> [WHAT YOU WILL DO]: What lines of the listing include the string "Family"? Show them all.

*** Begin section ***

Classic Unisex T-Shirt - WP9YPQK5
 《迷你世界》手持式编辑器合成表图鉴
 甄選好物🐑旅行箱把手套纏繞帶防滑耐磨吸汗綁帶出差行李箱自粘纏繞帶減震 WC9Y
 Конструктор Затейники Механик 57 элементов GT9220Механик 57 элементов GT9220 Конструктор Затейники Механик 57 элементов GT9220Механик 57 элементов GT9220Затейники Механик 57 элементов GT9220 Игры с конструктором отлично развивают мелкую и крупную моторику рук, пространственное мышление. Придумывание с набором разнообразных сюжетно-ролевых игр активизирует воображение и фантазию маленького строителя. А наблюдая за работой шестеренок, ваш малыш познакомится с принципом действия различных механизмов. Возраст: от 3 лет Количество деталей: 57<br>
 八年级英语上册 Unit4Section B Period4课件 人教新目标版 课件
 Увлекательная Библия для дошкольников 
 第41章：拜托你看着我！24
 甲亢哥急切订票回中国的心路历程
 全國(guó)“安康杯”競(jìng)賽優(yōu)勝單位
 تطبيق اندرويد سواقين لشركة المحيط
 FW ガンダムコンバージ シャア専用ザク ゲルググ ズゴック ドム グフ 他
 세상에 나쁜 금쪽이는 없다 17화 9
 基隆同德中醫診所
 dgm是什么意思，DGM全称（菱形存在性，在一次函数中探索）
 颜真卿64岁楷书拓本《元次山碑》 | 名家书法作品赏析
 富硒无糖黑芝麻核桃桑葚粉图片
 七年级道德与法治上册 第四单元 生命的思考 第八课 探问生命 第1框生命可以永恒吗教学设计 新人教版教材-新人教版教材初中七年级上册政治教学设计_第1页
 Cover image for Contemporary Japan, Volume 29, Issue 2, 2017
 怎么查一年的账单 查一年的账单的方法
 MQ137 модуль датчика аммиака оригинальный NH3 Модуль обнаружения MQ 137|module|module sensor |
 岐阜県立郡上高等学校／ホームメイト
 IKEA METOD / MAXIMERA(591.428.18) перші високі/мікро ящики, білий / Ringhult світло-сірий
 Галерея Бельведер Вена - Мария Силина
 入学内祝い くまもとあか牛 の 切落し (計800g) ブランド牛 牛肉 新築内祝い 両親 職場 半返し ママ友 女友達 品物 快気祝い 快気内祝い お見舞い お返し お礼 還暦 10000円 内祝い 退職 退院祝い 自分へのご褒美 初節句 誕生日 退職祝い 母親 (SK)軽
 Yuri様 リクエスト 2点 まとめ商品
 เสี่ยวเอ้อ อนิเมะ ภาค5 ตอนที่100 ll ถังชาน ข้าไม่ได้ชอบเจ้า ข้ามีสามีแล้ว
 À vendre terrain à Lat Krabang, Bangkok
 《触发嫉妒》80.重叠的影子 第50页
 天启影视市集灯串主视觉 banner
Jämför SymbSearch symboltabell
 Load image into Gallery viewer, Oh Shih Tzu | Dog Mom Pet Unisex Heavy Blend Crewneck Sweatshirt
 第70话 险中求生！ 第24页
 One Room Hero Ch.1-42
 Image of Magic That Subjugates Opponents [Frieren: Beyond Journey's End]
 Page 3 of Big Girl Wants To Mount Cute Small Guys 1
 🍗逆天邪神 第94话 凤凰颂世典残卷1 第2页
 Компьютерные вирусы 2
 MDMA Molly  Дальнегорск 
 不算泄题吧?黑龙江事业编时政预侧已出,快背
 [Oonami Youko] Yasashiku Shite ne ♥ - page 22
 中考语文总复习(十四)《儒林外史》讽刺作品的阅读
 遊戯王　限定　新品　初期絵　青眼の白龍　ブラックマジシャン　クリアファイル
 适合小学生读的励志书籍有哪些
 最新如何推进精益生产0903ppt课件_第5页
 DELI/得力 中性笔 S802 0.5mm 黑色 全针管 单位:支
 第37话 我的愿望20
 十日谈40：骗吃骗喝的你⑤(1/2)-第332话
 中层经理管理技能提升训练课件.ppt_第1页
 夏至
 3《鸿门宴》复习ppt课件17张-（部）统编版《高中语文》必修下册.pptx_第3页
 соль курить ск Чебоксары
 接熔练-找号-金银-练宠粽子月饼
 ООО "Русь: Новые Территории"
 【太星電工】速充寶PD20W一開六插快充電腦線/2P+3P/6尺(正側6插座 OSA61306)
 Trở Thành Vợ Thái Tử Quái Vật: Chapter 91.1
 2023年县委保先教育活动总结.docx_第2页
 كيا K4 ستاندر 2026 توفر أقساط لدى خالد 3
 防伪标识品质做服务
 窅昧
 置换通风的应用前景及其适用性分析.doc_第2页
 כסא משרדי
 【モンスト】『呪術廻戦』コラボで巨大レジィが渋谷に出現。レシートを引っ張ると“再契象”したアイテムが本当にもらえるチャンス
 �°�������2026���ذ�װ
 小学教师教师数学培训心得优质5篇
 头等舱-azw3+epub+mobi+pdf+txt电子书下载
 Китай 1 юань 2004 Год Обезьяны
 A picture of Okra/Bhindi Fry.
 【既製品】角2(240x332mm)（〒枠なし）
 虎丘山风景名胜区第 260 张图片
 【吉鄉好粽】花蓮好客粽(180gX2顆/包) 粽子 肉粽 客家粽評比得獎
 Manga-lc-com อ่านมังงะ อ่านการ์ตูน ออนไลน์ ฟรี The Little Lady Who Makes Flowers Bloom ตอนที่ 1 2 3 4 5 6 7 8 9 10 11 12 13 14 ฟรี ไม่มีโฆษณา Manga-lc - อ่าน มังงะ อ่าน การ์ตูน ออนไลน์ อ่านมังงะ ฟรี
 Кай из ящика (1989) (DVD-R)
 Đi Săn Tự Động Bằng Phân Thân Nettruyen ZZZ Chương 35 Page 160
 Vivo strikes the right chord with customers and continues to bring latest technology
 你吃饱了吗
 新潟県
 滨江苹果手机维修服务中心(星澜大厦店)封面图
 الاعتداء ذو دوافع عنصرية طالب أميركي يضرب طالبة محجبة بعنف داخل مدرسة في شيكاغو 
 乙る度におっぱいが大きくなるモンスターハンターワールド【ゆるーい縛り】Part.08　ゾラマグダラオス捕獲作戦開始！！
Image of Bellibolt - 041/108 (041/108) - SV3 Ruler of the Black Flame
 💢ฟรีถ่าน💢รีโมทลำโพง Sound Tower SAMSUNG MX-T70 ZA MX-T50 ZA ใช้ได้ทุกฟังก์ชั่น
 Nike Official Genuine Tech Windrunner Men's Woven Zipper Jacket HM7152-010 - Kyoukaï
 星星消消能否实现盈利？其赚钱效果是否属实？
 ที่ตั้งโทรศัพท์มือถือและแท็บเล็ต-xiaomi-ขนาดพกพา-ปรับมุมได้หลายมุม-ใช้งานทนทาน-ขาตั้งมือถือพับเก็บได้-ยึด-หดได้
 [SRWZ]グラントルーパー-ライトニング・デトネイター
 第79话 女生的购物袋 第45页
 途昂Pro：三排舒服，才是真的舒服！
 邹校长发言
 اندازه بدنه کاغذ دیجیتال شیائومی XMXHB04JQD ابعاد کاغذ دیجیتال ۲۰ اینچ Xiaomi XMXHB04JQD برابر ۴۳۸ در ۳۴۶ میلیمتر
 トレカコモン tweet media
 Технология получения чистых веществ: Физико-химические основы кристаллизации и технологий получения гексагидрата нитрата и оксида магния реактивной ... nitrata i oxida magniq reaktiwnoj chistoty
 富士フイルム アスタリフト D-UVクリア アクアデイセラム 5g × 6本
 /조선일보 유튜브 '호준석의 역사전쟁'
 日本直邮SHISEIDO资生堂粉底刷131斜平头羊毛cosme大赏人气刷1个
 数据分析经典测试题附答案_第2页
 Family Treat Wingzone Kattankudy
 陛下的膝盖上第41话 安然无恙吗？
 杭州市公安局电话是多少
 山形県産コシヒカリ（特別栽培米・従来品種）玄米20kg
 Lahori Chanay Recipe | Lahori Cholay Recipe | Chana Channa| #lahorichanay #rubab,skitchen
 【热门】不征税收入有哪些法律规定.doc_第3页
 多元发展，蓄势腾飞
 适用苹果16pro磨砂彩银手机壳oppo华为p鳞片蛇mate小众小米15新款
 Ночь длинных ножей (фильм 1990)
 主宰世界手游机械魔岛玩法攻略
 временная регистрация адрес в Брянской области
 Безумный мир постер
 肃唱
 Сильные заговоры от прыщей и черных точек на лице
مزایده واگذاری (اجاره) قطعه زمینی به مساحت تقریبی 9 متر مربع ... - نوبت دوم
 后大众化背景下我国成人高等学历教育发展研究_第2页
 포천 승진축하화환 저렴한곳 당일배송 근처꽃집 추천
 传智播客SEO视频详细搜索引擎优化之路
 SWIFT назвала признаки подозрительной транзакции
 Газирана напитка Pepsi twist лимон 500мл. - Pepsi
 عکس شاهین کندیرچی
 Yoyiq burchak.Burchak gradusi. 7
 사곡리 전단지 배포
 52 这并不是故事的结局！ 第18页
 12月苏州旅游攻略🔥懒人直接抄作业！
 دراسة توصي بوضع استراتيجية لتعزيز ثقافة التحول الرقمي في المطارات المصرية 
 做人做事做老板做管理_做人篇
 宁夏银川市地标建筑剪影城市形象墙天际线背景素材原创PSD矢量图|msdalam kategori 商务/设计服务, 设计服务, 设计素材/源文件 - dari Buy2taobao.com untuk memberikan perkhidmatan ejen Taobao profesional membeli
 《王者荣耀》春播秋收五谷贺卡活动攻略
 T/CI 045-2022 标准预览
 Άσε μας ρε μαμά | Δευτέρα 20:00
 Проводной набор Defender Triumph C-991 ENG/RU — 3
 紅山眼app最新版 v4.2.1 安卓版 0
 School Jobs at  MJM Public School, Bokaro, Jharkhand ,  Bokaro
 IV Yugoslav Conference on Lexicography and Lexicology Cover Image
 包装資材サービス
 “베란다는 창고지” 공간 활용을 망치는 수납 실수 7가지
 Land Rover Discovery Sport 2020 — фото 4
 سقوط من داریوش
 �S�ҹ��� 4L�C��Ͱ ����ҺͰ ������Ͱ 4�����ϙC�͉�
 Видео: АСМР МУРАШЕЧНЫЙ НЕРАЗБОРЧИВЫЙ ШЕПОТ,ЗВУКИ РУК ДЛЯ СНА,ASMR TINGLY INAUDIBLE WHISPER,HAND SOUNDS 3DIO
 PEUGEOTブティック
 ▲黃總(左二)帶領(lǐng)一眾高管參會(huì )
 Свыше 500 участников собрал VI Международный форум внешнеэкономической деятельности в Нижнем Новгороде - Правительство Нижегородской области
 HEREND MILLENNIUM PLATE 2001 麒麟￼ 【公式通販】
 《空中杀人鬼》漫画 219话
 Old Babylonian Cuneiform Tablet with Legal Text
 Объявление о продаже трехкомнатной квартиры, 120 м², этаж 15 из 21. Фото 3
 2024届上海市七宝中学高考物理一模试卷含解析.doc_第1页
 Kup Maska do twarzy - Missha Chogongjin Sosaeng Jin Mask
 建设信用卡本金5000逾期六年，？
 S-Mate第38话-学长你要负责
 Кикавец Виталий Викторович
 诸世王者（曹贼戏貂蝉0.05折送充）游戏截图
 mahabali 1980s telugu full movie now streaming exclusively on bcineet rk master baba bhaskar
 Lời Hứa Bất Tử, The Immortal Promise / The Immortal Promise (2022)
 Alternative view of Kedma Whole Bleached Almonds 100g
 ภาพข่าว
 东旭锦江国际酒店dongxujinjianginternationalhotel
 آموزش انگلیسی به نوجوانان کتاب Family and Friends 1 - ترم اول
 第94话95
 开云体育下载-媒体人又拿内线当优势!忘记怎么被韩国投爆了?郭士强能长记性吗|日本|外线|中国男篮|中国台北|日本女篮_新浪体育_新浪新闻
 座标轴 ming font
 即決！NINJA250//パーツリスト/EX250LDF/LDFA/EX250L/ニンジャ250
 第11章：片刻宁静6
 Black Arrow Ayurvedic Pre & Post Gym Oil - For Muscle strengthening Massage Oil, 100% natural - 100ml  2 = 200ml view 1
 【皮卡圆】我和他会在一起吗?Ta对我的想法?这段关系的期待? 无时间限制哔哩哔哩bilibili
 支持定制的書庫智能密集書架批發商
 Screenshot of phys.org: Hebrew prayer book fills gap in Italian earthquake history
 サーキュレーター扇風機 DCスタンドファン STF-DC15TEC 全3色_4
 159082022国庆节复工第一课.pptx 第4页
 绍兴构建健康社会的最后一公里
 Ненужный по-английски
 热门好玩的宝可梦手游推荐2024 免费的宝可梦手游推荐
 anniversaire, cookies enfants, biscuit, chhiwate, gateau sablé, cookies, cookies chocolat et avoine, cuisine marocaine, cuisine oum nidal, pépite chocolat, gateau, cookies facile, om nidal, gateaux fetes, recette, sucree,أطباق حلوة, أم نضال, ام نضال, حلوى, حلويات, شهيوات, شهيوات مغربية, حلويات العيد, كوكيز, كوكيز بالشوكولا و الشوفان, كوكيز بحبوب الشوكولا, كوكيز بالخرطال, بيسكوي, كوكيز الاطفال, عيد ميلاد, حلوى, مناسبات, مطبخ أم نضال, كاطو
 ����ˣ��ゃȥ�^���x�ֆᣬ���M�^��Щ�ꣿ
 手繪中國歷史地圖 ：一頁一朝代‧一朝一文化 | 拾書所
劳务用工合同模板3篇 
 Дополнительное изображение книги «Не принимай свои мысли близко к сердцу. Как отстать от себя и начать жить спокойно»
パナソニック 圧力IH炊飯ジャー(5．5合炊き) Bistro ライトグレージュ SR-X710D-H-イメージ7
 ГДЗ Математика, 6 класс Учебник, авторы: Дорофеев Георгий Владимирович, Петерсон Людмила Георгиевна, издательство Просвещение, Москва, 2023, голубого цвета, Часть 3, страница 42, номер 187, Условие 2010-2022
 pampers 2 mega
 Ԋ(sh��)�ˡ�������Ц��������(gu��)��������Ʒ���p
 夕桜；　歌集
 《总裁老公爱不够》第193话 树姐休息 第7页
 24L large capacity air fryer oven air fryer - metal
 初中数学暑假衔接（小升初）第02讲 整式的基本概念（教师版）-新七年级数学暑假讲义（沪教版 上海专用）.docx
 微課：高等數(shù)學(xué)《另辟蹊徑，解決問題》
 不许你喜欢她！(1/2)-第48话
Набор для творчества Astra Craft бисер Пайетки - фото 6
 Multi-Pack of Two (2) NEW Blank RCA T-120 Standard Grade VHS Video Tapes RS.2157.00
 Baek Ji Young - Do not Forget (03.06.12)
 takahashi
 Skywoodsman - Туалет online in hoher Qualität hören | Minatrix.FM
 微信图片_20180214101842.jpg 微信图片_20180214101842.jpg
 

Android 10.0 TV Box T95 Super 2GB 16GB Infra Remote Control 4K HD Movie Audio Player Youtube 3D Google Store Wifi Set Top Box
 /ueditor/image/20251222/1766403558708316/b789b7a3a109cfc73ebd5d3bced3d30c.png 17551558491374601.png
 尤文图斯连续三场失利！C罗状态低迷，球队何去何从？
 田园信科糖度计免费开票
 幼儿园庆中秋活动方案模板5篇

*** End section ***

> [ANSWER SECTION]:
 Family Treat Wingzone Kattankudy
 آموزش انگلیسی به نوجوانان کتاب Family and Friends 1 - ترم اول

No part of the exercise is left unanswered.